Momentan bereite ich mich im Rahmen meines Psychologiestudiums u.a auf ein Human-Factors Seminar vor, bei dem wir in einer Gruppe eine Präsentation halten werden. Unser Thema ist Aufmerksamkeit im Kontext von Flugzeugsteuerung, u.a wird der Hapag Lloyd Flug 3378 (Notlandung) thematisiert. Ziemlich spannend.
Bild: Wikipedia
U.a geht es darum, wie die Aufmerksamkeitsfähigkeit von Stress/ Angst beeinflusst wird. Eine Theorie, welche sich mit dem Thema beschäftigt ist z.B die Attentional Control Theory- kurz ACT (Eysenck et al., 2007).
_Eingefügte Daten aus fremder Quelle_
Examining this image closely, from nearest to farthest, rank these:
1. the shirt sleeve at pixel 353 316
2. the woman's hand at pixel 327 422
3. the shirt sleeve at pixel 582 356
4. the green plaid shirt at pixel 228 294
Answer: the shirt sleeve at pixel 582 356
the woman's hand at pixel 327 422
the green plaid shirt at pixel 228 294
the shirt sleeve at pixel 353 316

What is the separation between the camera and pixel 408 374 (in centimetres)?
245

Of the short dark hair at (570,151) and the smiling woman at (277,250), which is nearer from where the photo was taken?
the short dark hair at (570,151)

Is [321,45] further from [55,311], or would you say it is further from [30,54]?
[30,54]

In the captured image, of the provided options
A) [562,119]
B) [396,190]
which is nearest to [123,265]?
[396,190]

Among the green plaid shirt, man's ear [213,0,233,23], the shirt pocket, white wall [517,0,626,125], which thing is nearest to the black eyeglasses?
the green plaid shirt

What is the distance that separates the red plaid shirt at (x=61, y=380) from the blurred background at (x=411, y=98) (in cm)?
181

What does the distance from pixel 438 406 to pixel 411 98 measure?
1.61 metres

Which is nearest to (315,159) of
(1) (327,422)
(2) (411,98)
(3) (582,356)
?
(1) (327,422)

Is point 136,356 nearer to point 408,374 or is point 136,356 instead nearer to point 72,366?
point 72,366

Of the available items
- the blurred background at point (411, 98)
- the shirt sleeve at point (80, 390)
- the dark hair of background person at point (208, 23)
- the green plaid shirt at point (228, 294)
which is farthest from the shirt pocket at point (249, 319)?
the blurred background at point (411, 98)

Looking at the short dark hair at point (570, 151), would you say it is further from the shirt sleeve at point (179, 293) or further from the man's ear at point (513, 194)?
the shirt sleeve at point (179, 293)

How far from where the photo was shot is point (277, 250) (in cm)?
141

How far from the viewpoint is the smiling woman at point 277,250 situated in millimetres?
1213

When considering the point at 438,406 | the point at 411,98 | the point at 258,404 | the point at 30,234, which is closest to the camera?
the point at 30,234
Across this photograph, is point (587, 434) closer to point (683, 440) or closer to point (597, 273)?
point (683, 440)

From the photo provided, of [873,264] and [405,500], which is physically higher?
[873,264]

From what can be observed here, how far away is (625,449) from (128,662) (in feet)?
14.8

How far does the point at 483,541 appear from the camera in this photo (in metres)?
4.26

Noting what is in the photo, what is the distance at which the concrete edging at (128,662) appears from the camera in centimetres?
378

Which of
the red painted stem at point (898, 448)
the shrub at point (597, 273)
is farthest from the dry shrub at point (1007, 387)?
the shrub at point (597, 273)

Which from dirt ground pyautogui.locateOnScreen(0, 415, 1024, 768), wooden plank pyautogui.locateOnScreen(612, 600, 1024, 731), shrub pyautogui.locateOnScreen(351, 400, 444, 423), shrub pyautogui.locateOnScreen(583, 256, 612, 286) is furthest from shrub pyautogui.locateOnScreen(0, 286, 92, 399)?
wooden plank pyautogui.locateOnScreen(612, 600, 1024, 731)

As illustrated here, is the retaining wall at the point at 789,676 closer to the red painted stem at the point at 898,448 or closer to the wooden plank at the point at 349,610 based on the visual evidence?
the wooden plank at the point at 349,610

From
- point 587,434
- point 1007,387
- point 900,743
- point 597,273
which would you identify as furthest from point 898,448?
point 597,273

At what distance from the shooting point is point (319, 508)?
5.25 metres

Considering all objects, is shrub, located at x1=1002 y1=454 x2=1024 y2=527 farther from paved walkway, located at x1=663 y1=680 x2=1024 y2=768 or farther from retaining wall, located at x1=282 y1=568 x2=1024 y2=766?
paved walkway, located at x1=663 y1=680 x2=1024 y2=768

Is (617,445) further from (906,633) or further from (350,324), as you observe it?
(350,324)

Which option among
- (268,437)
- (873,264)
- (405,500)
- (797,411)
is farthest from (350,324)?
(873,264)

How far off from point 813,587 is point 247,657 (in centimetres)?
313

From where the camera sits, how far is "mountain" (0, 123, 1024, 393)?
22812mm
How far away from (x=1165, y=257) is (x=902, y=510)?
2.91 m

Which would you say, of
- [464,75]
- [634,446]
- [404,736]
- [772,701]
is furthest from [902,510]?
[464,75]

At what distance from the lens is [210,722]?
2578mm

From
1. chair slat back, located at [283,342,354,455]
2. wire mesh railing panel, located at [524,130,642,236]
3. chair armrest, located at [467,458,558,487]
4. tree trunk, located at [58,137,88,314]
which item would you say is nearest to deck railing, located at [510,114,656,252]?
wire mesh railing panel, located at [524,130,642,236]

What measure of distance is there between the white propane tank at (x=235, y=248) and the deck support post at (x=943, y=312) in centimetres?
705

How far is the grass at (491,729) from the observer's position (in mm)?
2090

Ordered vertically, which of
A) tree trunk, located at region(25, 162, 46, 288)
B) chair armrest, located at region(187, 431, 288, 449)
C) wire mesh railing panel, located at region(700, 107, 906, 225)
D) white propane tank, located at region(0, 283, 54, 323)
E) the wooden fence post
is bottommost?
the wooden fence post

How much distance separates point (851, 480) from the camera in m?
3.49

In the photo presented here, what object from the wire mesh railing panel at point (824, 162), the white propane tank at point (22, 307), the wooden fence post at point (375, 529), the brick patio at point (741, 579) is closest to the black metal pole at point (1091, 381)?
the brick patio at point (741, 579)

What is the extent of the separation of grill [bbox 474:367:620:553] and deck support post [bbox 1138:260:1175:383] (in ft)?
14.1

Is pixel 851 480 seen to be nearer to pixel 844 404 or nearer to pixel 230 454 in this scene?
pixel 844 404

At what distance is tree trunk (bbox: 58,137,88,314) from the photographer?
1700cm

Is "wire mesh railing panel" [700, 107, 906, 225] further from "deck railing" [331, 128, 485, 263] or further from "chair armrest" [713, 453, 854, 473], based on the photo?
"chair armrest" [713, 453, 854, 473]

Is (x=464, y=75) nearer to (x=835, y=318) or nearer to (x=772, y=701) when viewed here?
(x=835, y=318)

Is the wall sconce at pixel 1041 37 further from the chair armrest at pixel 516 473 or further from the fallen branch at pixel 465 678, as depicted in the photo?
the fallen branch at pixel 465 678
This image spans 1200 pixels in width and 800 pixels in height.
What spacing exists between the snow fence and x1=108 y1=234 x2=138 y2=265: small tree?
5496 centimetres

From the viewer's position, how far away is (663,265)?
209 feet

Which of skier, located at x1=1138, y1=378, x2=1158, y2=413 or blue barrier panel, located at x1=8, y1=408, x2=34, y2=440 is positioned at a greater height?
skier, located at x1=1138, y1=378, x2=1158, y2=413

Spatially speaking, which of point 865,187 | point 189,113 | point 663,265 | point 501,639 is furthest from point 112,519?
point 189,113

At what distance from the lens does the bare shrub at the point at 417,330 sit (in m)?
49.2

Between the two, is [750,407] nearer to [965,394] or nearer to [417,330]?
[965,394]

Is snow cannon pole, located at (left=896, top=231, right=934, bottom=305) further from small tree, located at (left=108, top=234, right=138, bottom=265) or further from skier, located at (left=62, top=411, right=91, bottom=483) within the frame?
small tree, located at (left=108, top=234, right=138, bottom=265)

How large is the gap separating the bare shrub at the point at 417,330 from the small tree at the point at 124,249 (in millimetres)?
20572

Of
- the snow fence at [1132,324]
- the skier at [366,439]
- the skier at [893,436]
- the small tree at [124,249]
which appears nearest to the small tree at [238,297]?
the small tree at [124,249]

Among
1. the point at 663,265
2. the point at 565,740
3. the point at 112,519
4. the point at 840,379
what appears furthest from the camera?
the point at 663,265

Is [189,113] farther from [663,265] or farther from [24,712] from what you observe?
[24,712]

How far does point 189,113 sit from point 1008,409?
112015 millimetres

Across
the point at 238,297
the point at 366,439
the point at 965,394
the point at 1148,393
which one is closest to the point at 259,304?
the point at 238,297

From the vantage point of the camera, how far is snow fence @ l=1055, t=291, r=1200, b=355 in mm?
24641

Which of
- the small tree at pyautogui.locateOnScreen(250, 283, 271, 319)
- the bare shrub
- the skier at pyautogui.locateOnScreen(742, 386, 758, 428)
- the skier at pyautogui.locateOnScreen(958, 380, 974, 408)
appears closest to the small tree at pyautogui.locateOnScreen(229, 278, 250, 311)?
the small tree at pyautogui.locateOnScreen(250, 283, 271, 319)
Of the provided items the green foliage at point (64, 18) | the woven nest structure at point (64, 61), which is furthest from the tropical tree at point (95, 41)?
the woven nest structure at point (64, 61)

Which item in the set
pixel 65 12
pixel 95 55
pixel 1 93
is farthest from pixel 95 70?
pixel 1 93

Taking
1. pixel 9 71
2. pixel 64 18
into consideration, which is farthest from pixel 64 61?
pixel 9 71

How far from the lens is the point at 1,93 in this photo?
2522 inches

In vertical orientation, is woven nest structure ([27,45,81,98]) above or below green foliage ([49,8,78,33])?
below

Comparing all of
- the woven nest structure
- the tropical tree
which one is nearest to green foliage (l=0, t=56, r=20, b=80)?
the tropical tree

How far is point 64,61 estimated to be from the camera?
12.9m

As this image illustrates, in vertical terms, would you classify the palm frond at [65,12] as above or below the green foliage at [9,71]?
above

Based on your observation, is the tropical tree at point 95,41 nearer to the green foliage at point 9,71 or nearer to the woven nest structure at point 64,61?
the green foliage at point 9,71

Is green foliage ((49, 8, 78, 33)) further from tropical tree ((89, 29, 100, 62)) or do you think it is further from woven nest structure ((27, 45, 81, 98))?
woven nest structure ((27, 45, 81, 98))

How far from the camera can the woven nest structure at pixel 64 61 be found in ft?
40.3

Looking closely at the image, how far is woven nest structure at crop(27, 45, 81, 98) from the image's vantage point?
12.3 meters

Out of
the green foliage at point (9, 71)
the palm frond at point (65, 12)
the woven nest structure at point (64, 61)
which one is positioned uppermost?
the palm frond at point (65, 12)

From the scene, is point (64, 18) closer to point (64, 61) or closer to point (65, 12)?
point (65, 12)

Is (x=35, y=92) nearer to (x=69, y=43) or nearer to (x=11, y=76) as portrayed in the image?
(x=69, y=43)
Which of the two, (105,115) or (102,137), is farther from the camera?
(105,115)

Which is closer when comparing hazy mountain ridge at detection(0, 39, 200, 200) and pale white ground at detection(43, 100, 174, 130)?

Die Theorie beschreibt eine Reihe spezifischer Veränderungen der Aufmerksamkeit, die als Folge von Angst (u.a stressbedingt) auftreten können.
Hinter der ACT steht ein sehr zentrales Modell, wie Aufmerksamkeit eigentlich gesteuert wird – nämlich dass Aufmerksamkeit durch zwei unterschiedliche Netzwerke generiert wird. Posner (1980) und Corbetta & Shulman(2002) sprachen von „two major attention networks”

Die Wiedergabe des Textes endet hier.